What this task involves
Across the entries below, please work out how many lines contain the string "https" and give only the number.

Supplied records
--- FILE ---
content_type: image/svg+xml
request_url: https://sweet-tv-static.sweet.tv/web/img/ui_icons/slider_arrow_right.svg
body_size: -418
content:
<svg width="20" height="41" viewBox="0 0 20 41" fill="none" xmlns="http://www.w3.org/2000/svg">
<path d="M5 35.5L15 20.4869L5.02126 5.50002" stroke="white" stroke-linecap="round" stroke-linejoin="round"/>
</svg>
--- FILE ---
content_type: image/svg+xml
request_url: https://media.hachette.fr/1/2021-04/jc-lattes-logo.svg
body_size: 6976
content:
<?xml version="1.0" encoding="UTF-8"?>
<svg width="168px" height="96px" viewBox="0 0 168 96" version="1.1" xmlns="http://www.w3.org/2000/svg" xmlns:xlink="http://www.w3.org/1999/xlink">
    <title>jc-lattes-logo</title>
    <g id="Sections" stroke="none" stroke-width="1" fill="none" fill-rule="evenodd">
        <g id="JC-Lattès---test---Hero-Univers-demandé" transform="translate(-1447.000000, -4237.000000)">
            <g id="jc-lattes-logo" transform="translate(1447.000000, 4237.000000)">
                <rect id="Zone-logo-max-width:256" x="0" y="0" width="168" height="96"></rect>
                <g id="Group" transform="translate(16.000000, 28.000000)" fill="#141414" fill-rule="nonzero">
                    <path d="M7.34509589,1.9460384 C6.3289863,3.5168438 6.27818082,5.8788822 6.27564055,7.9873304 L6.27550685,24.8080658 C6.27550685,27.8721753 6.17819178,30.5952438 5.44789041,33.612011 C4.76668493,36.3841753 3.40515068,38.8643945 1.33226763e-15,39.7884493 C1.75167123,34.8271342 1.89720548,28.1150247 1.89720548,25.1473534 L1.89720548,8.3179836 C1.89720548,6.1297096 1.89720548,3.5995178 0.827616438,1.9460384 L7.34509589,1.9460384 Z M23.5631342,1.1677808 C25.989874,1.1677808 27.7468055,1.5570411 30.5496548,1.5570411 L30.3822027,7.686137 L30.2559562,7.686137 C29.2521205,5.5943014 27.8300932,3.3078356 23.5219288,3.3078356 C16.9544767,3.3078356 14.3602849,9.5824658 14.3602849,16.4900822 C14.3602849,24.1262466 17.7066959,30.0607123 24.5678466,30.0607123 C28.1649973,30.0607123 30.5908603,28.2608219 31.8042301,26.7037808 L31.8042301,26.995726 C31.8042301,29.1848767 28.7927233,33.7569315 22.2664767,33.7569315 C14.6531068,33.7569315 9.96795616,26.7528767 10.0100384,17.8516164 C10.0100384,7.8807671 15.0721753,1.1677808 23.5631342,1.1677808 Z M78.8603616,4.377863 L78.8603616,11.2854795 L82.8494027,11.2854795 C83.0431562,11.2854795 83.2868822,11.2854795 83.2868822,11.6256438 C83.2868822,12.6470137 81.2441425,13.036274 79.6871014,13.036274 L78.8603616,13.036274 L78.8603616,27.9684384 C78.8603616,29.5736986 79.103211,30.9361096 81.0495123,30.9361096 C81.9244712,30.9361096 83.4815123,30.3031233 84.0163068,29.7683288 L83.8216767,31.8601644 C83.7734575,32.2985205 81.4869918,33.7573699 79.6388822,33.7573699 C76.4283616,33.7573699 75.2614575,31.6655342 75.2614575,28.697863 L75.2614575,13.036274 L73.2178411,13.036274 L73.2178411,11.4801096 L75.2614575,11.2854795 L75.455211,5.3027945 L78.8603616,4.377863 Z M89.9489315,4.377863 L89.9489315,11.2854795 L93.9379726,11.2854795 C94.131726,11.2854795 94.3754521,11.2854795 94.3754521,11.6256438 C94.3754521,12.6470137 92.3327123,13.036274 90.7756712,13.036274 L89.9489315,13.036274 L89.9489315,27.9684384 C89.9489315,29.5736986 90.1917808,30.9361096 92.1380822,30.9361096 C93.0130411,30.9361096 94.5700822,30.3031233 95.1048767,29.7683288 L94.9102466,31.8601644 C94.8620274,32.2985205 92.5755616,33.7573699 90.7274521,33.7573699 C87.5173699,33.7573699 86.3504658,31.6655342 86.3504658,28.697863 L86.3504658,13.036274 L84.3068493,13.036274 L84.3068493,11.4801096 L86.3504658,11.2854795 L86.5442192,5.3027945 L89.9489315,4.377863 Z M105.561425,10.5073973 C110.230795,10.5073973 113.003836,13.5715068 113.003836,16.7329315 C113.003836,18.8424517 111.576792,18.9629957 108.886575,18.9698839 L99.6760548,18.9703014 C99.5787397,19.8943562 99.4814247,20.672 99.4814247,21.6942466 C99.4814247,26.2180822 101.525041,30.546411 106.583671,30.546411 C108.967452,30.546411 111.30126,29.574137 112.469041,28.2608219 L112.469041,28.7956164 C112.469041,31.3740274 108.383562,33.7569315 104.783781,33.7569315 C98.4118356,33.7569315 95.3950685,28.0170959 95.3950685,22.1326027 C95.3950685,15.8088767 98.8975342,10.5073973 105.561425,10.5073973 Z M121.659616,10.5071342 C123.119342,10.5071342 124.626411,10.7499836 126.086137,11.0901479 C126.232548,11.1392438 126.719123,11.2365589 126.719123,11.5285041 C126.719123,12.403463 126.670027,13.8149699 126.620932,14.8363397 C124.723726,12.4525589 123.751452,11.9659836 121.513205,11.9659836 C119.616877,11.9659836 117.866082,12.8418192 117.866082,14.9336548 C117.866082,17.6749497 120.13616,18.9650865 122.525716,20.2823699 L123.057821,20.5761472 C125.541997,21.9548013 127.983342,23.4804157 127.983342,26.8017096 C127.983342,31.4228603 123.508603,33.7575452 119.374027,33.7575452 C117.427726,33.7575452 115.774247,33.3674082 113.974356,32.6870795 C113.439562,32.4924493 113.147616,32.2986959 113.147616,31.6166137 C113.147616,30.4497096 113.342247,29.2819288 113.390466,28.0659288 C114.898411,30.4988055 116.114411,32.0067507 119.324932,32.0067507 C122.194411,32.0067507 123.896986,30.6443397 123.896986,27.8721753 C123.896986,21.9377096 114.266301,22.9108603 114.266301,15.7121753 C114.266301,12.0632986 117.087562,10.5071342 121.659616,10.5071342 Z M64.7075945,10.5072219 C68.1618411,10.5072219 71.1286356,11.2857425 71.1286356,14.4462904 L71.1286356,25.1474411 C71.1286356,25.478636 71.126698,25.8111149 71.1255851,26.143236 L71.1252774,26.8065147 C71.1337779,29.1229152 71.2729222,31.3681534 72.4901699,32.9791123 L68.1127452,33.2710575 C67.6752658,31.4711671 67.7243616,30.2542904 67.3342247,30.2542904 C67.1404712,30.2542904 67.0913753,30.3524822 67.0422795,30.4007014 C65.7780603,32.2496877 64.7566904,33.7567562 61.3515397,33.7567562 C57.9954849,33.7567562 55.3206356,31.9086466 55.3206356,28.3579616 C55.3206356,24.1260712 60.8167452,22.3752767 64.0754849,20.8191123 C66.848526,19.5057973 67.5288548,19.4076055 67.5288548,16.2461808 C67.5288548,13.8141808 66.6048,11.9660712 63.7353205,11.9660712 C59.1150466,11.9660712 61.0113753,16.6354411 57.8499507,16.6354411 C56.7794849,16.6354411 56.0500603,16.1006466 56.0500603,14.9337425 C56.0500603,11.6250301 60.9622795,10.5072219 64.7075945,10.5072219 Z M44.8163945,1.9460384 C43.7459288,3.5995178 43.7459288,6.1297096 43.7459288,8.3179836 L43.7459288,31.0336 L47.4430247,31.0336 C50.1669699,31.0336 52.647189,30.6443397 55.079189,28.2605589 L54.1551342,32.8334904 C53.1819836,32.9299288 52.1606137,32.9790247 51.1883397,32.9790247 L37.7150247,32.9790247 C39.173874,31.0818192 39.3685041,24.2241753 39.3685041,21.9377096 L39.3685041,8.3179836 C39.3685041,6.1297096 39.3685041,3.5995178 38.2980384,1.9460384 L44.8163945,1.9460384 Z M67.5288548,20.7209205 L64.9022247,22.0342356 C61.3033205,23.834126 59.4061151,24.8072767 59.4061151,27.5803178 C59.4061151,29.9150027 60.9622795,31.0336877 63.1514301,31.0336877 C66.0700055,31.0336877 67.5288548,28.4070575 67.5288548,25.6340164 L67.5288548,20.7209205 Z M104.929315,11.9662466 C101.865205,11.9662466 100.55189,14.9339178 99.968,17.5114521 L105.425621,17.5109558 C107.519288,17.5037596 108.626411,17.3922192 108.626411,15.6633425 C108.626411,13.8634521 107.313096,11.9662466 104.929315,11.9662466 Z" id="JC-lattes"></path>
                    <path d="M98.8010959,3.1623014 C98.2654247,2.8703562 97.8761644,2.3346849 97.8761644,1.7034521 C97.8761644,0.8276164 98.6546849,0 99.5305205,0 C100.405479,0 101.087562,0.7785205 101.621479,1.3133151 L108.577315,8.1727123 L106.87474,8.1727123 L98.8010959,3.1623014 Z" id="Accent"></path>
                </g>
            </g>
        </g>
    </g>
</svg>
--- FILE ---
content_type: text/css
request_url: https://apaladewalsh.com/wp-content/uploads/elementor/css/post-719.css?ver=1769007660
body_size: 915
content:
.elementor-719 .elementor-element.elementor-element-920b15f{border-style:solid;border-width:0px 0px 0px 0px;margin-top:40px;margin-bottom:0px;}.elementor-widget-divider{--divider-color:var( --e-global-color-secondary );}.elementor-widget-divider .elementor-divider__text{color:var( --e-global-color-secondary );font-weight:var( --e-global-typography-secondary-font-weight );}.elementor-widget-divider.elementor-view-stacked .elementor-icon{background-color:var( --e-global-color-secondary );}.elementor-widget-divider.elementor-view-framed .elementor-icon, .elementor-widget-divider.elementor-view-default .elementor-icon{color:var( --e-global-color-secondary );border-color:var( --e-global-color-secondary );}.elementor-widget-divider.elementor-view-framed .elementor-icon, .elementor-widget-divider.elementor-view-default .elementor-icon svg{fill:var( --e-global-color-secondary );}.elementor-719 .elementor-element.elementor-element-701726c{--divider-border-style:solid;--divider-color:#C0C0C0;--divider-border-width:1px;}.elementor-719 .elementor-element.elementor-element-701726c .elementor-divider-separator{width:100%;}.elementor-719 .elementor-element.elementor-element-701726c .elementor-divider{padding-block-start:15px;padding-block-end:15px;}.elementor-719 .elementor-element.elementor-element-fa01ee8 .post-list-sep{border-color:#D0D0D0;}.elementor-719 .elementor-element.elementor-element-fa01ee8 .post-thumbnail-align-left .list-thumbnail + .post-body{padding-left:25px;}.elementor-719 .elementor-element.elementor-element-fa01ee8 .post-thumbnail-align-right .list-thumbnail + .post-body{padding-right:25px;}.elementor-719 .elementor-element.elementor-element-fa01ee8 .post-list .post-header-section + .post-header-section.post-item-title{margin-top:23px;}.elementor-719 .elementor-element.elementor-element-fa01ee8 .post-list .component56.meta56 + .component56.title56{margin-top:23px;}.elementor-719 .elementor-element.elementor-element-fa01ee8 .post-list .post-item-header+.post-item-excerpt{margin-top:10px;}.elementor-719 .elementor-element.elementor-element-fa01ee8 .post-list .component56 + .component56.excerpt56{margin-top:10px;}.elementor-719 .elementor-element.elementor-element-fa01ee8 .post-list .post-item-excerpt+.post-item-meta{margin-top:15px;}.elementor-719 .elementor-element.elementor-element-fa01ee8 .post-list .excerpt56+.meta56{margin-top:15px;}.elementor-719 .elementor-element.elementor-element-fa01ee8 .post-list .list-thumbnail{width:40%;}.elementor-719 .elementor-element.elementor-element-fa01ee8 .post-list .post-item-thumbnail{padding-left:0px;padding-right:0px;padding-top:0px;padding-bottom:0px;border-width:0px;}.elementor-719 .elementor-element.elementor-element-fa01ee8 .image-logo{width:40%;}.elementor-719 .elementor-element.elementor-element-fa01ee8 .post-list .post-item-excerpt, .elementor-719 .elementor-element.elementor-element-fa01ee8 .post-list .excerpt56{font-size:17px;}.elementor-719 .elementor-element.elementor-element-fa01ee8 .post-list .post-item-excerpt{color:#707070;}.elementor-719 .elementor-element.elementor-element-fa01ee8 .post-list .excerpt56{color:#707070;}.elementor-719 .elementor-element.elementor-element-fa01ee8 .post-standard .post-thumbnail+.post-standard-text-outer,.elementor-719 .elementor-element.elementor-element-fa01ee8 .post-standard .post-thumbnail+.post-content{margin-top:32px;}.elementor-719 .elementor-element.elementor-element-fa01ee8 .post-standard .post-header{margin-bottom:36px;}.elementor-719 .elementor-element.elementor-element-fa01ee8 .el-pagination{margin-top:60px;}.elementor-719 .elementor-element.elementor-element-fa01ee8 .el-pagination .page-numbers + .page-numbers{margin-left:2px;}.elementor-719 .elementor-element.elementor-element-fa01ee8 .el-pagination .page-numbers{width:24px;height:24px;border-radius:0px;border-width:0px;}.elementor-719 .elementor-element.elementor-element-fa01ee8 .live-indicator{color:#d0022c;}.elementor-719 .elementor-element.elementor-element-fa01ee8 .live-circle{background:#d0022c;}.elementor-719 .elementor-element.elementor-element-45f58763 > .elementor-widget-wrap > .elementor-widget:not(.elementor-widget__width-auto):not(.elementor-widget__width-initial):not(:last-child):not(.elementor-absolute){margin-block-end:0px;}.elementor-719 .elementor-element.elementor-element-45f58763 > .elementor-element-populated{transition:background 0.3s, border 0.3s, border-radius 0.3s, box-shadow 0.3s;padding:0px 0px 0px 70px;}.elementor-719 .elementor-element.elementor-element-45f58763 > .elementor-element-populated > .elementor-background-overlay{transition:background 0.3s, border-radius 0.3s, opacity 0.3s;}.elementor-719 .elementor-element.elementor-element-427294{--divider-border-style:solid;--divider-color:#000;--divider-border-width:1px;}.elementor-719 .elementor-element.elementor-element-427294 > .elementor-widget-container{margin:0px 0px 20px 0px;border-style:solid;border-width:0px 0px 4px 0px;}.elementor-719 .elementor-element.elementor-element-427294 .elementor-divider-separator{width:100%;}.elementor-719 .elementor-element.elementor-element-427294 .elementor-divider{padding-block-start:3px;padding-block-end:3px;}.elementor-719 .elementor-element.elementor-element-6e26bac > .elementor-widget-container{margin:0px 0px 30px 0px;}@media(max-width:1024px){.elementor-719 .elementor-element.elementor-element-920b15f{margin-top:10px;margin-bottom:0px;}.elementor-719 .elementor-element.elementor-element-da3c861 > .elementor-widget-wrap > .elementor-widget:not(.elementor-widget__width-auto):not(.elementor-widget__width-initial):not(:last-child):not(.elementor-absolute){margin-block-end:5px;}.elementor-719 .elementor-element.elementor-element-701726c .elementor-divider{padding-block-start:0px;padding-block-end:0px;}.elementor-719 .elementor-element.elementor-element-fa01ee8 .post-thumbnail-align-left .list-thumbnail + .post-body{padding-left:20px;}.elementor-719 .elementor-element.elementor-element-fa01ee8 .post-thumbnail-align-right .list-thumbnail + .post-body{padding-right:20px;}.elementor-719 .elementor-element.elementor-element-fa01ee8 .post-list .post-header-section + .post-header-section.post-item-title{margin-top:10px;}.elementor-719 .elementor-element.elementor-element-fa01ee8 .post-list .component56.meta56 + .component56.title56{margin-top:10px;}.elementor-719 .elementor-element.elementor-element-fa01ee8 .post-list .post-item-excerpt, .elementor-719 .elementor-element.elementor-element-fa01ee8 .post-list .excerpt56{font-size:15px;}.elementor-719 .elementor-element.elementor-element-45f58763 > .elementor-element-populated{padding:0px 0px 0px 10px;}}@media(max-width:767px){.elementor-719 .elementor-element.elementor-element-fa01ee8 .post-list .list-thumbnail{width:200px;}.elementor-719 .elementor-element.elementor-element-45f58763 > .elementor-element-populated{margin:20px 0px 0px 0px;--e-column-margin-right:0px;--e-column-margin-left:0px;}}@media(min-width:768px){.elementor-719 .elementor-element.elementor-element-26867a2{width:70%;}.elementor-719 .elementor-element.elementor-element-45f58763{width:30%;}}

Answer
3